Please quote, word for word, the part of the lead scoring text below that opens with the words containing "This blog will" and closes with "implementing a model.".

** start of SELECTED EXCERPT **

What if you could predict how your customers will respond to your product or service offering with a quantifiably greater level of confidence? Using 1st party data (buyer history, clickstream data, etc.) and 3rd party data (demographics, consumer segmentation attributes etc.) companies are now building powerful predictive modeling and persona segmentation capabilities to better reach their customers with a message that converts. We cover the various types of possible models in our blog post titled Marketing Science: Predictive Modeling for Today's Marketer. Knowing what your ideal customer looks like allows you to prioritize customers and prospects for better conversion. Intelligence can be as fast as real time. Modeling not only helps with prioritization of sales and marketing budget, resources, and people power but it can also help with acquisition and defining the right channels to pursue.

This blog will provide 1) a primer on propensity modeling, 2) types of lead scoring, 3) some finer details on the modeling process, 4) testing a model for effectiveness, and 5) implementing a model.

Propensity Modeling

Propensity modeling is predicting the likelihood – or propensity – of a lead, person, or target company to convert on your product or service offering. A propensity model can increase your marketing efficiency and sales conversions because it quantifiably scores a lead, prospect, or customer as ranking mathematically similar/dissimilar from the ideal customer or prospect. A recent Demand Gen Report survey asked marketing executives about their demand generation priorities for 2018. The most important was a focus on lead quality over quantity. A strong lead scoring program can help your business realize efficiencies by reducing wasted dollars on advertising. Or focus your salespeople from selling to the whole universe of prospects to targeting only the prospects likely to buy. Or even prioritizing time and resources of your marketing department from spray and pray campaigns to targeting audiences that are more likely to convert.

Types of Data

Utilizing both 1st and 3rd party data sources, you can enhance the efficacy of your lead scoring program. First party data (aka your business’ data) can be highly predictive and tell you a lot about where your customers are coming from, who is buying the most, and provide insight into what you have done right and wrong as a business. Third party consumer data can tell you things you don’t know about your customers while also providing an entirely new set of quality data points to be used in a predictive model. There are many beneficial types and forms of data within your business and from partners. However, it’s important to know what data to use and why. You can’t just throw data at a business problem and expect it to fix everything. Curating data is a critical component of the data science process. Solving big problems only becomes possible with quality data.

** end of SELECTED EXCERPT **
** start of DATASET RECORDS **

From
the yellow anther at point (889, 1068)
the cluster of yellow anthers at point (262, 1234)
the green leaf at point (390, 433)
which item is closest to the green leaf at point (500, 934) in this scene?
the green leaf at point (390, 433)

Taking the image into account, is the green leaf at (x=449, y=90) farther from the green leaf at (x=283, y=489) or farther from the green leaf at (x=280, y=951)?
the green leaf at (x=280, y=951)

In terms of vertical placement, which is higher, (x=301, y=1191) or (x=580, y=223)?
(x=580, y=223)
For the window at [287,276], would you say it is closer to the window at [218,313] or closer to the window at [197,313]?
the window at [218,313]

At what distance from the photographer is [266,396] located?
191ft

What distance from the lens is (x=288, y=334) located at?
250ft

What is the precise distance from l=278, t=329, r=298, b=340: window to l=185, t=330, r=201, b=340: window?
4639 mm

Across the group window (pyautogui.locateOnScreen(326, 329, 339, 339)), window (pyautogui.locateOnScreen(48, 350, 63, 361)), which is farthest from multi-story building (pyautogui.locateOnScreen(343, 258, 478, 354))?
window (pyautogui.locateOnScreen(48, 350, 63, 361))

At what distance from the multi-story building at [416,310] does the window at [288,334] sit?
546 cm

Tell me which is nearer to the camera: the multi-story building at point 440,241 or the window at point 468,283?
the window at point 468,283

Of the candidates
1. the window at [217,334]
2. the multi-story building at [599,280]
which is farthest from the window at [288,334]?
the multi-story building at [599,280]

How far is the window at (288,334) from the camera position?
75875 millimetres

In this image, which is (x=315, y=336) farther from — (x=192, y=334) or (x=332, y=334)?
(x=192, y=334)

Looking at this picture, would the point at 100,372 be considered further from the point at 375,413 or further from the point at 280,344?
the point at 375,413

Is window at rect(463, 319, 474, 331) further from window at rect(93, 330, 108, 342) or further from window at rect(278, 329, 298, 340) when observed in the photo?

** end of DATASET RECORDS **

§ EXPECTED OUTPUT
This blog will provide 1) a primer on propensity modeling, 2) types of lead scoring, 3) some finer details on the modeling process, 4) testing a model for effectiveness, and 5) implementing a model.